**Lesetext:**
━━━━

Ist das eine richtige Uni oder eine FH? Und warum studierst du in Holland? Ich meine, Holland ist nicht gerade die Metropole neuer Entwicklungen und Arbeitsplätze in diesem Bereich.

Also neue Entwicklungen...ich denke da es ein "design"-Studium ist, ist es sicherlich nicht falsch die neue Flashkonkurrenz zu erwähnen. Das ganze nennt ich SVG und soll unheimlich klasse sein. Habe mich leider kaum damit beschäftigt, aber vielleicht ist es ja für dich relevant:

http://www.aboutwebdesign.de/awd/content/1023384263.shtml

Tja, ich weiss jetzt leider nicht wie tiefgehend diese Entwicklungen sein sollten.
Wichtig zu erwähnen halte ich es aber auch, dass immer mehr 3d-Animationen in die Kinos kommen und das vor allem in diesem Bereich momentan stark aufgerüstet wird, da diese Filme sehr gut ankommen.

Tjoa, wenn mir noch was einfällt sag ich bescheid 

Lieben Gruß,
Manuel ;-]


----------



## <desty> (9. Dezember 2004)

Das is schonmal sehr gut 

Danke! tolle Idee 



der Grund warum ich in Holland studiere ist das meiner meinung nach vie bessere Schulsystem (keine Hörsäle sondern Arbeitsgruppen), die neuen Titel wie "Bachelor" und "Master"...

man kann Dozenten duzen, durchfallquote ist niedriger, man wohnt direkt an der "quelle" und es gibt sogut wie keinen NC..



pss: ist ne FH.. Nachdem ich meinen Bachelor gemacht hab gehts auf ner UNI in Ger weiter


----------



## ShadowMan (9. Dezember 2004)

Welche der Ideen willst du denn verwenden? 

Aber gern geschehen. Kollegen hilft man doch gern weiter. *g*

Bachelor und Master-Studiengänge gibt es mittlerweile auch alle in Deutschland. Diese haben zum Diplom aber wenig unterschied, außer das sie International sind und das man mit dem Vordiplom recht wenig anfangen kann, im Gegensatz zum Bachelor.

━━━━

**Angezeigte Daten:**
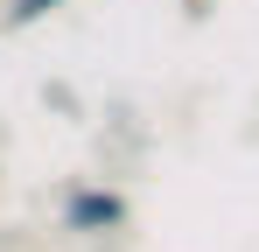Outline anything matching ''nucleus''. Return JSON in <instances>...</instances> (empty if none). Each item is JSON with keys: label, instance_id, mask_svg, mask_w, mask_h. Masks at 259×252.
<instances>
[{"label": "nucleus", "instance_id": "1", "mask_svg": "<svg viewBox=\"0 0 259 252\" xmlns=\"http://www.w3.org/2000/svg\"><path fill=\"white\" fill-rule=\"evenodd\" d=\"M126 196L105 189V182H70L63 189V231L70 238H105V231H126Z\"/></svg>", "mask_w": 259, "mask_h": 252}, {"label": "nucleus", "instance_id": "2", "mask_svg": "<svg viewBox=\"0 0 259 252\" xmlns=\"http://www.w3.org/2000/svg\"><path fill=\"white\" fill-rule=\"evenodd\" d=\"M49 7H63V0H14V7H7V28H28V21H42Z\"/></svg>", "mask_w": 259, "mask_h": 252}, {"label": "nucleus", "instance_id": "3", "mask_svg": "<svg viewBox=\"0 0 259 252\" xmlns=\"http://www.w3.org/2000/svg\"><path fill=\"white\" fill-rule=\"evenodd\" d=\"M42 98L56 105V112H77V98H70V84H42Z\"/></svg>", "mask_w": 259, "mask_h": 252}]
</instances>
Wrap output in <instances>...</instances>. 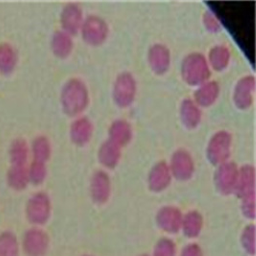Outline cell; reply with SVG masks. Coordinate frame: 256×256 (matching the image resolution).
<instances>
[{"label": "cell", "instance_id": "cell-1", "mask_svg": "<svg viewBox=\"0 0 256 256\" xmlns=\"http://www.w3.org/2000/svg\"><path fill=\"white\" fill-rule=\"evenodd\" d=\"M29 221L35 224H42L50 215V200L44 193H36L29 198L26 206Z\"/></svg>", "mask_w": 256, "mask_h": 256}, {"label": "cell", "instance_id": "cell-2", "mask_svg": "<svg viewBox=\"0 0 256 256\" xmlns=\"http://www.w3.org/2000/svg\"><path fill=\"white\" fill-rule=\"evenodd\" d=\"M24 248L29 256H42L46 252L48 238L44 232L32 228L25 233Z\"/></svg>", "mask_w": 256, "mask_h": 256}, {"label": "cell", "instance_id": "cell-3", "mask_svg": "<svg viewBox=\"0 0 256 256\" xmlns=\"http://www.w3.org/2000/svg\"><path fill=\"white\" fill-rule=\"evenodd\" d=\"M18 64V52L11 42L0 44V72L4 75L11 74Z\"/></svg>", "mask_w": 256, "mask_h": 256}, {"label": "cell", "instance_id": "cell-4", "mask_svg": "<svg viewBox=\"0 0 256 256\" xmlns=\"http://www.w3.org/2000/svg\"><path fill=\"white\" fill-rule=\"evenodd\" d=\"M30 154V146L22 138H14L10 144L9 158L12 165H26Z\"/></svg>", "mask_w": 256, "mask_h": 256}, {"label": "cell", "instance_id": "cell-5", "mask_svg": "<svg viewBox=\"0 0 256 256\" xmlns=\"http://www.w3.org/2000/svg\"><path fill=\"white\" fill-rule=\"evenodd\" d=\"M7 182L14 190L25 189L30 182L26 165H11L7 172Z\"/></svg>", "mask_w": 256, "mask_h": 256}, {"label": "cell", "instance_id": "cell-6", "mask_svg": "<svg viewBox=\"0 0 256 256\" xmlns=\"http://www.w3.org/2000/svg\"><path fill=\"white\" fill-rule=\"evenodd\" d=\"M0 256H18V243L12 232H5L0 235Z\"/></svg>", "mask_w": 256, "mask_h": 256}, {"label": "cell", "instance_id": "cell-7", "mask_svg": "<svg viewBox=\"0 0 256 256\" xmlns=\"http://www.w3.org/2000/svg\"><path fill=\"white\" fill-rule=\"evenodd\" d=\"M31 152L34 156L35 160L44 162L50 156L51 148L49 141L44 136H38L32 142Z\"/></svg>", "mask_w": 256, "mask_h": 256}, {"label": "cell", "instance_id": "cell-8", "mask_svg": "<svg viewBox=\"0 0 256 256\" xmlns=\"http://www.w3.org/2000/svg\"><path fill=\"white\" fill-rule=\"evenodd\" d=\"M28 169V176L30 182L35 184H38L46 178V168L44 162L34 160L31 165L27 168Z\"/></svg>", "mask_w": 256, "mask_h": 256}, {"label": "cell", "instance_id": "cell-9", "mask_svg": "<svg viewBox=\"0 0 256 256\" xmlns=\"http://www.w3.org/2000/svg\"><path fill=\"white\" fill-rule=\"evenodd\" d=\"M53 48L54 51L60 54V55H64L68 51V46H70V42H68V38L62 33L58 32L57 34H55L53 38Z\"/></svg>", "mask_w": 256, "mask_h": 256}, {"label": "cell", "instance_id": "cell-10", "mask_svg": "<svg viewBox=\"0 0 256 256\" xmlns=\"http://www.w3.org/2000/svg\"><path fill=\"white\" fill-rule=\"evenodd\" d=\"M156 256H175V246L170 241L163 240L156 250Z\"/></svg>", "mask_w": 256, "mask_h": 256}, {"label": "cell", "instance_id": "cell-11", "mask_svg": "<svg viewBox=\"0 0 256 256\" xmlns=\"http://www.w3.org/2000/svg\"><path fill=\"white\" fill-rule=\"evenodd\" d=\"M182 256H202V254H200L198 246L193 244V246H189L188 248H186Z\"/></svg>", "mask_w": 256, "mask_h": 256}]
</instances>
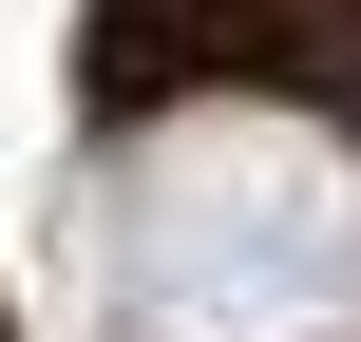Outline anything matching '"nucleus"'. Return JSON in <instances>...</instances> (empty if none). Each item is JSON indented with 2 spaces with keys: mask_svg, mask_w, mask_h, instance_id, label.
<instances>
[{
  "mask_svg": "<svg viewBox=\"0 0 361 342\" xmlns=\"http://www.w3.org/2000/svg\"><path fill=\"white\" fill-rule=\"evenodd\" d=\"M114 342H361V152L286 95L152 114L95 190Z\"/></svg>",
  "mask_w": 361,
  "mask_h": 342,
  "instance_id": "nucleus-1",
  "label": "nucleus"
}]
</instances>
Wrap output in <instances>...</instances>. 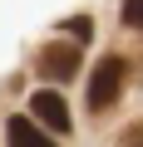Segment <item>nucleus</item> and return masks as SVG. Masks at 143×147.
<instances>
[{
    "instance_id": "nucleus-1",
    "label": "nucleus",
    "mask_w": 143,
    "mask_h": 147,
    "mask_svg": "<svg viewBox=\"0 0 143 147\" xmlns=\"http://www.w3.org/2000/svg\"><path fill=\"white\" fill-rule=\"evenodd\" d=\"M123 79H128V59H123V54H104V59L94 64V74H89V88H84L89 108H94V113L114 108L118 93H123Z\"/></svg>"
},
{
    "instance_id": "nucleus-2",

━━━━

**Aufgaben:**
1. Welche Gründe nennt desty im Lesetext dafür, in Holland zu studieren? Zähle alle auf.
2. Beantworte diese Fragen zum Lesetext:
(a) Welche Art von Hochschule besucht desty?
(b) Als was wird SVG bezeichnet?
(c) Was kommt laut Manuel immer mehr in die Kinos?

**Lösungen:**
1.
- Das Schulsystem ist besser: Es gibt keine Hörsäle, sondern Arbeitsgruppen.
- Es gibt die neuen Titel wie „Bachelor“ und „Master“.
- Man kann die Dozenten duzen.
- Die Durchfallquote ist niedriger.
- Man wohnt direkt an der „Quelle“.
- Es gibt so gut wie keinen NC.

2.
(a) Eine FH.
(b) Als die neue Flashkonkurrenz.
(c) 3D-Animationen.